Kaynak metin
◇ ◇ ◇ ◇

Afganistanlı siyasetçiler ve kadın hakları aktivistleri Sima Samar ve Habiba Sarabi, “Hepimiz Afganistan’ın Kadınlarıyız” başlıklı çevrimiçi seminerde Taliban’ın Afganistan’ı ele geçirişi ve Afgan kadınların geçmiş ve şimdiki deneyimlerine yönelik soruları yanıtladı. Samar ve Sarabi, Taliban yönetimi altında yaşayan kadınlar için dünyaya seslenerek dayanışma çağrısı yaptı.
Afganistan’ın eski Kadın Bakanı ve kadın ve insan hakları savunucusu Sima Samar ile Afganistan’ın ilk kadın valisi Habiba Sarabi, katıldıkları çevrimiçi etkinlikte Afganistan’a yönelik Taliban işgali ve Afgan kadınların mevcut durumu üzerine yöneltilen soruları yanıtladı.
Mahnaz Afkhami ve Thoraya Obaid’in moderasyonu üstlendiği çevrimiçi etkinlikte Samar ve Sarabi’ye Taliban öncesi dönemin Afganistan’ında siyasal, kültürel ve gündelik hayat, Afgan toplumunda kadın siyasetçi olmanın açılımları ve Taliban rejimi altında yaşayan kadınlarla dayanışmanın yolları gibi konularda sorular yönlendirildi.
57 yıl öncenin Afganistan’ı….
Etkinlik, Afganistan’ın siyasal ve sosyal tarihine yolculukla başladı. Çocuk oldukları dönemin Afganistan’ına dair anekdotlar paylaşan Samar, “Belki gelişmiş bir ülke değildi ama huzurlu ve barış içindeydi. 57 yıl önce okula gidebiliyordum, öyle ki Tıp Fakültesi’ne bile girebilmiştim” ifadelerini kullandı. “Kadınların ne giydiği kimsenin umurunda değildi. Gece yarısı seyahat edebilirdiniz, kimse sizi rahatsız etmezdi” diyen Samar, “Her şey 1978’den sonra başladı” diye konuştu.
Sarabi ise babasının işinden dolayı birçok kent ve okul değiştirdiğinden bahsederek, “Çocukluğum, hem kendi haklarım hem de annemin hakları için mücadele ederek geçti” dedi.

◇ ◇ ◇ ◇

Kayıtlı bilgiler
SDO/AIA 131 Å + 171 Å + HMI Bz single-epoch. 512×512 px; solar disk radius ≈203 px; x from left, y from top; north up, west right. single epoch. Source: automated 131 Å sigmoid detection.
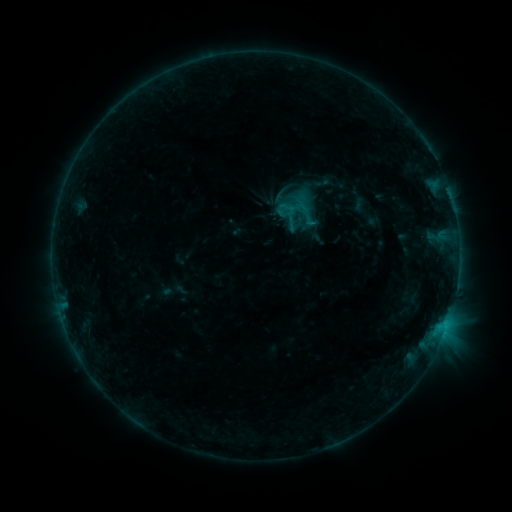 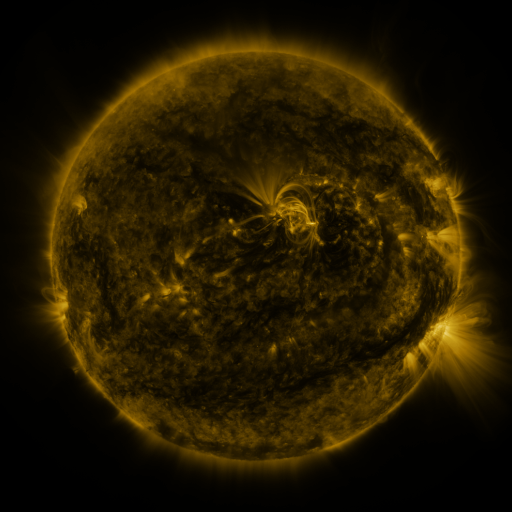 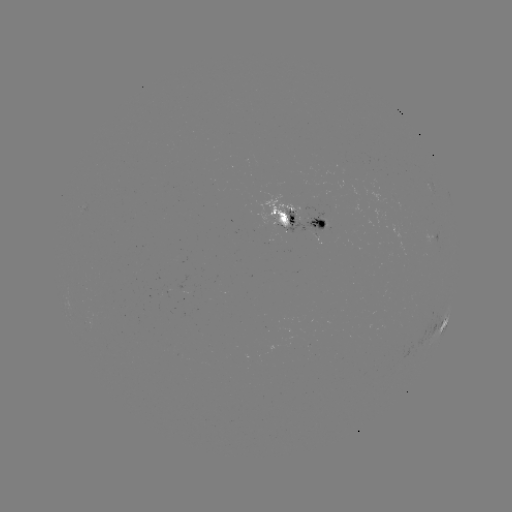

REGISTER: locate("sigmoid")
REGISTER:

◇ ◇ ◇ ◇

Görevler
A – Afgan kadınlarıyla ilgili yazıya göre çevrimiçi etkinliğin moderatörlüğünü kimler yaptı?
B – Afgan kadınlarıyla ilgili yazıyı kaldığı yerden devam ettirin.

Yanıtlar
A – Mahnaz Afkhami ve Thoraya Obaid.

B –
Afganistan’da kadın siyasetçi olmak
Afganistan’da kadın siyasetçi olmanın zorluklarına değinen Sarabi, “Kadın bir vali olarak, hem de ilk kadın vali olarak erkeklerle çalışmak kolay değildi. Onlar senden bir vali olarak siyasi konuşmanı yapmanı bekliyor ama yaptığın zaman seni Şeriat kurallarını ihlal etmekle suçluyor” diyerek Afgan toplumunda kadın siyasetçi olmanın çelişkili doğasına vurgu yaptı.
Sima Samar ise kadın siyasetçilerden “utangaç” olmalarının beklendiğine dikkat çekerek, “Kendime ve ülkenin diğer kadınlarına yeni bir yol açabilmek kesinlikle kolay değildi. Ölüm tehditleri bile aldım” ifadelerini kullandı.
Afganistan’da kadınların değişimi sağlayabilmek için pek çok şey yaptığını ve yıllara yayılan uzun bir emek sürecinin olduğundan bahseden Samar, “Örneğin bekâret testini kaldırdık. Bunun gibi başka bir sürü şey daha… Ama artık hiçbirinin önemi kalmadı” dedi.
‘Dünya Afgan kadınların SES’ini dinlemeli!’
Taliban işgali sonrası Afgan kadınların karşı karşıya kaldığı zorluklara dikkat çeken Samar ve Sarabi, yoksulluğun çok önemli bir mesele olduğuna ve insani yardımın gerekliliğine dikkat çekti. Samar, “Kadınlar o kadar cesurlar ki haklarının neler olduğunun farkındalar. Taliban onları durduramaz. Dünya Afgan kadınların seslerini daha iyi dinlemeli” dedi.
“Dünya üzerindeki tüm insanlar özgür ve korkusuzca yaşamayı hak eder” diye konuşan Samar ise, Afgan kadınların risk altındaki temel haklarına şu ifadelerle dikkat çekti: “Afganistan’da eğitim her koşulda devam etmeli. Evde, camide ya da bir ağacın tepesinde… Nerede olursa! Üreme sağlığı ve doğum kontrole ihtiyaç duyan kadınlar var. Tüm dünya insanlığa karşı işlenen suçları kınamalı.”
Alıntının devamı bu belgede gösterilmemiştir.